WHAT THIS TASK INVOLVES: Could you print all of the data below again, exactly?

Data records:
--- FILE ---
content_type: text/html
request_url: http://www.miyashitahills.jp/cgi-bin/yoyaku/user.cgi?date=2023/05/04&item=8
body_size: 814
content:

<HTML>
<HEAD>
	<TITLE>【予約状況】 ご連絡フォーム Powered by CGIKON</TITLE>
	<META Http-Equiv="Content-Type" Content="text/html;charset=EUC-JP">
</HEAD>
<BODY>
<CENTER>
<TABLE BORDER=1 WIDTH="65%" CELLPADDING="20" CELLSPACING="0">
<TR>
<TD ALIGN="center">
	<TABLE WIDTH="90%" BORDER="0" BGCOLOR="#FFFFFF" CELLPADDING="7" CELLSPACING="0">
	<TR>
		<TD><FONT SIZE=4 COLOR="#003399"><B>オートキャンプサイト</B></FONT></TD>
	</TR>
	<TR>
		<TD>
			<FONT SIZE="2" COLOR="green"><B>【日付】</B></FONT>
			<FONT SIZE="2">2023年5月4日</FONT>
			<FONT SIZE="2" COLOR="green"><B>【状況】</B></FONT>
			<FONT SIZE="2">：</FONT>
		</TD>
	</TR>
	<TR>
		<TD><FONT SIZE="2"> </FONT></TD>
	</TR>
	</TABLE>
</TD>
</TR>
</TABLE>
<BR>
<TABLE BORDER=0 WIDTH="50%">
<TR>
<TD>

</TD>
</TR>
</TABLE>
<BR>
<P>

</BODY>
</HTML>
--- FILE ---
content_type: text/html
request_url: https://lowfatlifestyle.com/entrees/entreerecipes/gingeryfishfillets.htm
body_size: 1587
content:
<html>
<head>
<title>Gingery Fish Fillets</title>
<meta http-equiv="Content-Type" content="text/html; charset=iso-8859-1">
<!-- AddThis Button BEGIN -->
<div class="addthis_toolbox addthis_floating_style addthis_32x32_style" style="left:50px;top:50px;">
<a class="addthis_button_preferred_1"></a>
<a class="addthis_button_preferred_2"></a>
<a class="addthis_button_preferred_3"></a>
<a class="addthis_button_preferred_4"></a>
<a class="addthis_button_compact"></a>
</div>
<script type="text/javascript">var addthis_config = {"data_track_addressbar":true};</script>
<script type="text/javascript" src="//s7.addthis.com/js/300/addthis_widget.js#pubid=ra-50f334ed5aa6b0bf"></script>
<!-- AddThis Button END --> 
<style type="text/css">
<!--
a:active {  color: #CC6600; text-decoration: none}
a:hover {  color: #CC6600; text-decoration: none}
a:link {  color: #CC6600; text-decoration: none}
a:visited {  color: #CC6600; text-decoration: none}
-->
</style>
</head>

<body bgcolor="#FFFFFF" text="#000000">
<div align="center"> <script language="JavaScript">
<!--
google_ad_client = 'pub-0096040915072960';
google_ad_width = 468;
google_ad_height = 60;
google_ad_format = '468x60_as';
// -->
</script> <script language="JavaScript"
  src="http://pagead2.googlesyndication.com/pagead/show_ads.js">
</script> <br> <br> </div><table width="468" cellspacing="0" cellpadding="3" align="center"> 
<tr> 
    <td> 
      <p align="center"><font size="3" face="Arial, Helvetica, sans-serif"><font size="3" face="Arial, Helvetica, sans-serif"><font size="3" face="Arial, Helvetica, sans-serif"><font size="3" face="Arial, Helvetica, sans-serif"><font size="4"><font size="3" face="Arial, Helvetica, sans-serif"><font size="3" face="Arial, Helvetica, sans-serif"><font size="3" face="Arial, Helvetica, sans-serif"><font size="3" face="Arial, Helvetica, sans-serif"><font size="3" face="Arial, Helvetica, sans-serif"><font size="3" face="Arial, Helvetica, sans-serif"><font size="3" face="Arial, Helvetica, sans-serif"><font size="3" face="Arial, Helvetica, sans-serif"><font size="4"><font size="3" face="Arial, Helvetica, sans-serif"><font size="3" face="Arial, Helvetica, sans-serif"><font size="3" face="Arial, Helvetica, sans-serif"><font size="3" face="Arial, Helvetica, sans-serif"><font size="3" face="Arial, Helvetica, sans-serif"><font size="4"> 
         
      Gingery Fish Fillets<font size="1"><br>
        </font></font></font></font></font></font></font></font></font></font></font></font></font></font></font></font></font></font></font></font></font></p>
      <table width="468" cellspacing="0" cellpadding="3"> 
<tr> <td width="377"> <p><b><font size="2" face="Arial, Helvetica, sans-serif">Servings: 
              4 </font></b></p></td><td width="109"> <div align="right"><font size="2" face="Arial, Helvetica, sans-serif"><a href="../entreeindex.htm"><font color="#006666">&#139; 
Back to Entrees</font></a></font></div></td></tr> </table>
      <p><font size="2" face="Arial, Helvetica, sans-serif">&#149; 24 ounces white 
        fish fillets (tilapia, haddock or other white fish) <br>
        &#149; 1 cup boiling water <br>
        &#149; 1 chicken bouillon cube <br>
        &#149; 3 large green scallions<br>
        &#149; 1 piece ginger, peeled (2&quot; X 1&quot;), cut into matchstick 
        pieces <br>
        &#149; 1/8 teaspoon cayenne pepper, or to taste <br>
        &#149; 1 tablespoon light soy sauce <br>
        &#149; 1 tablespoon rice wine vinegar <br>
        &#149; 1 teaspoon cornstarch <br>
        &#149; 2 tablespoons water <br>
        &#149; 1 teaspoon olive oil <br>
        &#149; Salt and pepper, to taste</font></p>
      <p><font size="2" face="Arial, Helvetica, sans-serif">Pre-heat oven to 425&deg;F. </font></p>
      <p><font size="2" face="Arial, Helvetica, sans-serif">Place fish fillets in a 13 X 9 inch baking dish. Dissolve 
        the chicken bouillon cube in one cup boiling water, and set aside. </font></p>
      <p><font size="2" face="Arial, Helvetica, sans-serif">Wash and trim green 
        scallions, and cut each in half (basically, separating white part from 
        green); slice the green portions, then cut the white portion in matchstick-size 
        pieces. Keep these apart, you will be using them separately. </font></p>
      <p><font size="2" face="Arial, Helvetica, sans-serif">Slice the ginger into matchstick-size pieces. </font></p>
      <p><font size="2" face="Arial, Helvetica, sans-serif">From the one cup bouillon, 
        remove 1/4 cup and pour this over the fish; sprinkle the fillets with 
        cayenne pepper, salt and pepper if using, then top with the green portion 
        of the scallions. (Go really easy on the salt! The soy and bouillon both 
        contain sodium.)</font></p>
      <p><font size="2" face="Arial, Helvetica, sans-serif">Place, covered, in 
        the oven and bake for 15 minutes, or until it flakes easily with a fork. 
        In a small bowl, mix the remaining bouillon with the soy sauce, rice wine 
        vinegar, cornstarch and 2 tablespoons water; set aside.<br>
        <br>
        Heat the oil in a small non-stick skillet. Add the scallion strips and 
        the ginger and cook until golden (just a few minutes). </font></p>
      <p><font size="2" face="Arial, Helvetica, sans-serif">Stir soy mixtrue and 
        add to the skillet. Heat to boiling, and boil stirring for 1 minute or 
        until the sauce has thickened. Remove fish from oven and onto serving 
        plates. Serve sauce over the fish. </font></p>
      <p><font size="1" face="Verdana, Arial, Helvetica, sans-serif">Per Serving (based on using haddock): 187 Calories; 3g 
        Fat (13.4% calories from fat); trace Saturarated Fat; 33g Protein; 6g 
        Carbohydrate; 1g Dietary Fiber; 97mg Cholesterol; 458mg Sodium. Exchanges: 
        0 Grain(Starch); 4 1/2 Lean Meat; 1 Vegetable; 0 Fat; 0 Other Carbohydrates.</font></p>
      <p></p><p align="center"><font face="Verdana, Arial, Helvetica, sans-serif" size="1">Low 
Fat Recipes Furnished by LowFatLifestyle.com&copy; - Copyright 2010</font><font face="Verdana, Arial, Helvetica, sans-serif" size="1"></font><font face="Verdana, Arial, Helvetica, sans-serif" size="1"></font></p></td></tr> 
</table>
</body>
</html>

ANSWER FOR THE TASK:
--- FILE ---
content_type: text/html
request_url: http://www.miyashitahills.jp/cgi-bin/yoyaku/user.cgi?date=2023/05/04&item=8
body_size: 814
content:

<HTML>
<HEAD>
	<TITLE>【予約状況】 ご連絡フォーム Powered by CGIKON</TITLE>
	<META Http-Equiv="Content-Type" Content="text/html;charset=EUC-JP">
</HEAD>
<BODY>
<CENTER>
<TABLE BORDER=1 WIDTH="65%" CELLPADDING="20" CELLSPACING="0">
<TR>
<TD ALIGN="center">
	<TABLE WIDTH="90%" BORDER="0" BGCOLOR="#FFFFFF" CELLPADDING="7" CELLSPACING="0">
	<TR>
		<TD><FONT SIZE=4 COLOR="#003399"><B>オートキャンプサイト</B></FONT></TD>
	</TR>
	<TR>
		<TD>
			<FONT SIZE="2" COLOR="green"><B>【日付】</B></FONT>
			<FONT SIZE="2">2023年5月4日</FONT>
			<FONT SIZE="2" COLOR="green"><B>【状況】</B></FONT>
			<FONT SIZE="2">：</FONT>
		</TD>
	</TR>
	<TR>
		<TD><FONT SIZE="2"> </FONT></TD>
	</TR>
	</TABLE>
</TD>
</TR>
</TABLE>
<BR>
<TABLE BORDER=0 WIDTH="50%">
<TR>
<TD>

</TD>
</TR>
</TABLE>
<BR>
<P>

</BODY>
</HTML>
--- FILE ---
content_type: text/html
request_url: https://lowfatlifestyle.com/entrees/entreerecipes/gingeryfishfillets.htm
body_size: 1587
content:
<html>
<head>
<title>Gingery Fish Fillets</title>
<meta http-equiv="Content-Type" content="text/html; charset=iso-8859-1">
<!-- AddThis Button BEGIN -->
<div class="addthis_toolbox addthis_floating_style addthis_32x32_style" style="left:50px;top:50px;">
<a class="addthis_button_preferred_1"></a>
<a class="addthis_button_preferred_2"></a>
<a class="addthis_button_preferred_3"></a>
<a class="addthis_button_preferred_4"></a>
<a class="addthis_button_compact"></a>
</div>
<script type="text/javascript">var addthis_config = {"data_track_addressbar":true};</script>
<script type="text/javascript" src="//s7.addthis.com/js/300/addthis_widget.js#pubid=ra-50f334ed5aa6b0bf"></script>
<!-- AddThis Button END --> 
<style type="text/css">
<!--
a:active {  color: #CC6600; text-decoration: none}
a:hover {  color: #CC6600; text-decoration: none}
a:link {  color: #CC6600; text-decoration: none}
a:visited {  color: #CC6600; text-decoration: none}
-->
</style>
</head>

<body bgcolor="#FFFFFF" text="#000000">
<div align="center"> <script language="JavaScript">
<!--
google_ad_client = 'pub-0096040915072960';
google_ad_width = 468;
google_ad_height = 60;
google_ad_format = '468x60_as';
// -->
</script> <script language="JavaScript"
  src="http://pagead2.googlesyndication.com/pagead/show_ads.js">
</script> <br> <br> </div><table width="468" cellspacing="0" cellpadding="3" align="center"> 
<tr> 
    <td> 
      <p align="center"><font size="3" face="Arial, Helvetica, sans-serif"><font size="3" face="Arial, Helvetica, sans-serif"><font size="3" face="Arial, Helvetica, sans-serif"><font size="3" face="Arial, Helvetica, sans-serif"><font size="4"><font size="3" face="Arial, Helvetica, sans-serif"><font size="3" face="Arial, Helvetica, sans-serif"><font size="3" face="Arial, Helvetica, sans-serif"><font size="3" face="Arial, Helvetica, sans-serif"><font size="3" face="Arial, Helvetica, sans-serif"><font size="3" face="Arial, Helvetica, sans-serif"><font size="3" face="Arial, Helvetica, sans-serif"><font size="3" face="Arial, Helvetica, sans-serif"><font size="4"><font size="3" face="Arial, Helvetica, sans-serif"><font size="3" face="Arial, Helvetica, sans-serif"><font size="3" face="Arial, Helvetica, sans-serif"><font size="3" face="Arial, Helvetica, sans-serif"><font size="3" face="Arial, Helvetica, sans-serif"><font size="4"> 
         
      Gingery Fish Fillets<font size="1"><br>
        </font></font></font></font></font></font></font></font></font></font></font></font></font></font></font></font></font></font></font></font></font></p>
      <table width="468" cellspacing="0" cellpadding="3"> 
<tr> <td width="377"> <p><b><font size="2" face="Arial, Helvetica, sans-serif">Servings: 
              4 </font></b></p></td><td width="109"> <div align="right"><font size="2" face="Arial, Helvetica, sans-serif"><a href="../entreeindex.htm"><font color="#006666">&#139; 
Back to Entrees</font></a></font></div></td></tr> </table>
      <p><font size="2" face="Arial, Helvetica, sans-serif">&#149; 24 ounces white 
        fish fillets (tilapia, haddock or other white fish) <br>
        &#149; 1 cup boiling water <br>
        &#149; 1 chicken bouillon cube <br>
        &#149; 3 large green scallions<br>
        &#149; 1 piece ginger, peeled (2&quot; X 1&quot;), cut into matchstick 
        pieces <br>
        &#149; 1/8 teaspoon cayenne pepper, or to taste <br>
        &#149; 1 tablespoon light soy sauce <br>
        &#149; 1 tablespoon rice wine vinegar <br>
        &#149; 1 teaspoon cornstarch <br>
        &#149; 2 tablespoons water <br>
        &#149; 1 teaspoon olive oil <br>
        &#149; Salt and pepper, to taste</font></p>
      <p><font size="2" face="Arial, Helvetica, sans-serif">Pre-heat oven to 425&deg;F. </font></p>
      <p><font size="2" face="Arial, Helvetica, sans-serif">Place fish fillets in a 13 X 9 inch baking dish. Dissolve 
        the chicken bouillon cube in one cup boiling water, and set aside. </font></p>
      <p><font size="2" face="Arial, Helvetica, sans-serif">Wash and trim green 
        scallions, and cut each in half (basically, separating white part from 
        green); slice the green portions, then cut the white portion in matchstick-size 
        pieces. Keep these apart, you will be using them separately. </font></p>
      <p><font size="2" face="Arial, Helvetica, sans-serif">Slice the ginger into matchstick-size pieces. </font></p>
      <p><font size="2" face="Arial, Helvetica, sans-serif">From the one cup bouillon, 
        remove 1/4 cup and pour this over the fish; sprinkle the fillets with 
        cayenne pepper, salt and pepper if using, then top with the green portion 
        of the scallions. (Go really easy on the salt! The soy and bouillon both 
        contain sodium.)</font></p>
      <p><font size="2" face="Arial, Helvetica, sans-serif">Place, covered, in 
        the oven and bake for 15 minutes, or until it flakes easily with a fork. 
        In a small bowl, mix the remaining bouillon with the soy sauce, rice wine 
        vinegar, cornstarch and 2 tablespoons water; set aside.<br>
        <br>
        Heat the oil in a small non-stick skillet. Add the scallion strips and 
        the ginger and cook until golden (just a few minutes). </font></p>
      <p><font size="2" face="Arial, Helvetica, sans-serif">Stir soy mixtrue and 
        add to the skillet. Heat to boiling, and boil stirring for 1 minute or 
        until the sauce has thickened. Remove fish from oven and onto serving 
        plates. Serve sauce over the fish. </font></p>
      <p><font size="1" face="Verdana, Arial, Helvetica, sans-serif">Per Serving (based on using haddock): 187 Calories; 3g 
        Fat (13.4% calories from fat); trace Saturarated Fat; 33g Protein; 6g 
        Carbohydrate; 1g Dietary Fiber; 97mg Cholesterol; 458mg Sodium. Exchanges: 
        0 Grain(Starch); 4 1/2 Lean Meat; 1 Vegetable; 0 Fat; 0 Other Carbohydrates.</font></p>
      <p></p><p align="center"><font face="Verdana, Arial, Helvetica, sans-serif" size="1">Low 
Fat Recipes Furnished by LowFatLifestyle.com&copy; - Copyright 2010</font><font face="Verdana, Arial, Helvetica, sans-serif" size="1"></font><font face="Verdana, Arial, Helvetica, sans-serif" size="1"></font></p></td></tr> 
</table>
</body>
</html>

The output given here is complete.